▸ **EXERCICES**:
A - D'après le texte d'étude, quelle ordonnance a imposé des RTT et des congés aux agent-e-s de la Fonction publique ?
B - Résumez le texte d'étude en deux phrases.
C - Reproduisez à l'identique le passage du texte d'étude qui commence aux mots « Oui, il existe » et s'arrête après les mots « éviter la télé-surveillance. ».

### TEXTE D'ÉTUDE ###

Les agent-e-s et le dialogue social malmenés
La période récente s’est avérée punitive pour les agent-e-s du service public d’enseignement supérieur et de recherche, après que le travail à distance s’est généralisé de manière sauvage. Assuré par beaucoup de collègues avec leurs outils personnels, il est générateur de souffrance physique et psychique, a fortiori lorsqu’on intime aux agent-e-s de poursuivre leur travail à distance tout en assurant la garde des enfants et le soin des malades, et que le temps de travail s’allonge inexorablement pour faire face aux exigences de création et de maintenance d’une infrastructure numérique, de mise en ligne de contenus d’enseignement, de préparation d’évaluations en ligne. Le Ministère et les directions des établissements, cependant, se sont emparées des mesures punitives prises à l’encontre des agent-e-s de la Fonction publique, avec des RTT et des congés imposés par l’Ordonnance n° 2020-430 du 15 avril 2020.

De manière plus générale, le Ministère a fait preuve d’un autoritarisme assumé lorsqu’il s’est agi de nier la liberté pédagogique en s’opposant aux mesures de neutralisation et/ou de validation automatique défendues dans de nombreuses universités par les organisations syndicales et étudiantes, et utilisé pleinement la crise sanitaire pour contourner des instances de dialogue social bien malmenées. Les plans de reprise des activités ont été présentés au dernier moment aux CHSCT ministériel et d’établissement, ainsi qu’à des comités techniques privés de leur unique pouvoir, celui de rendre un avis. Peut-être la Ministre trouve-t-elle la compagnie des journalistes plus agréable, puisque c’est par voie de presse, dans le Parisien du 7 mai, que nous avons pris connaissance de ce qui semblent être les orientations pour la rentrée, en particulier le recours aux « cours à distance ».

Rendre possible les enseignements présentiels

Oui, il existe des enseignements à distance qui ont permis à diverses catégories – des prisonniers et prisonnières par exemple – d’accéder à une formation universitaire et d’obtenir les diplômes correspondants. Ces enseignements à distance demandent toutefois des moyens considérables, une longue élaboration pédagogique et fonctionnement surtout avec un public très motivé, souvent plus âgé que la majorité des étudiant-e-s en formation initiale. Ils nécessitent aussi un encadrement strict et un soutien fort : fourniture des outils aux enseignant-e-s et aux étudiant-e-s ; prise en compte de la surcharge de travail impliquée par le transfert et/ou la création d’enseignements en distanciel ; aménagement des évaluations pour pallier les faiblesses du numérique et éviter la télé-surveillance.

### DONNÉES FOURNIES ###

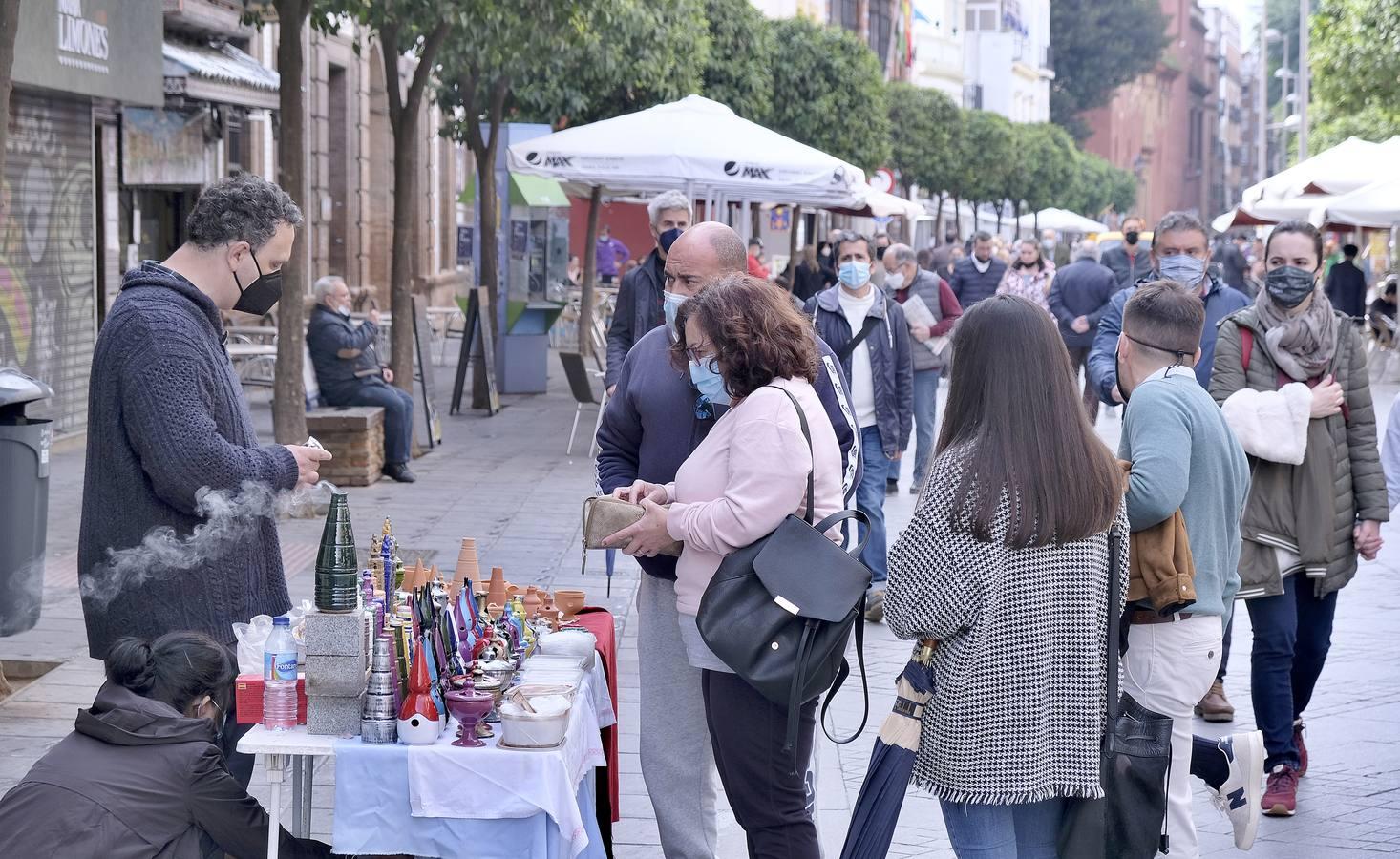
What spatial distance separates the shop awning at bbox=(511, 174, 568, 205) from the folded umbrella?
15.5 metres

###

▸ **CORRIGÉ DES EXERCICES**:
A - L'Ordonnance n° 2020-430 du 15 avril 2020.

B - Généralisé de manière sauvage, le travail à distance a causé une souffrance physique et psychique aux agent-e-s de l'enseignement supérieur et de la recherche, tandis que le Ministère et les directions d'établissement se sont emparés des RTT et congés imposés par ordonnance et que le Ministère a contourné les instances de dialogue social. Les enseignements à distance existent, mais ils demandent des moyens considérables, une longue élaboration pédagogique, un public très motivé ainsi qu'un encadrement strict et un soutien fort.

C -
Oui, il existe des enseignements à distance qui ont permis à diverses catégories – des prisonniers et prisonnières par exemple – d’accéder à une formation universitaire et d’obtenir les diplômes correspondants. Ces enseignements à distance demandent toutefois des moyens considérables, une longue élaboration pédagogique et fonctionnement surtout avec un public très motivé, souvent plus âgé que la majorité des étudiant-e-s en formation initiale. Ils nécessitent aussi un encadrement strict et un soutien fort : fourniture des outils aux enseignant-e-s et aux étudiant-e-s ; prise en compte de la surcharge de travail impliquée par le transfert et/ou la création d’enseignements en distanciel ; aménagement des évaluations pour pallier les faiblesses du numérique et éviter la télé-surveillance.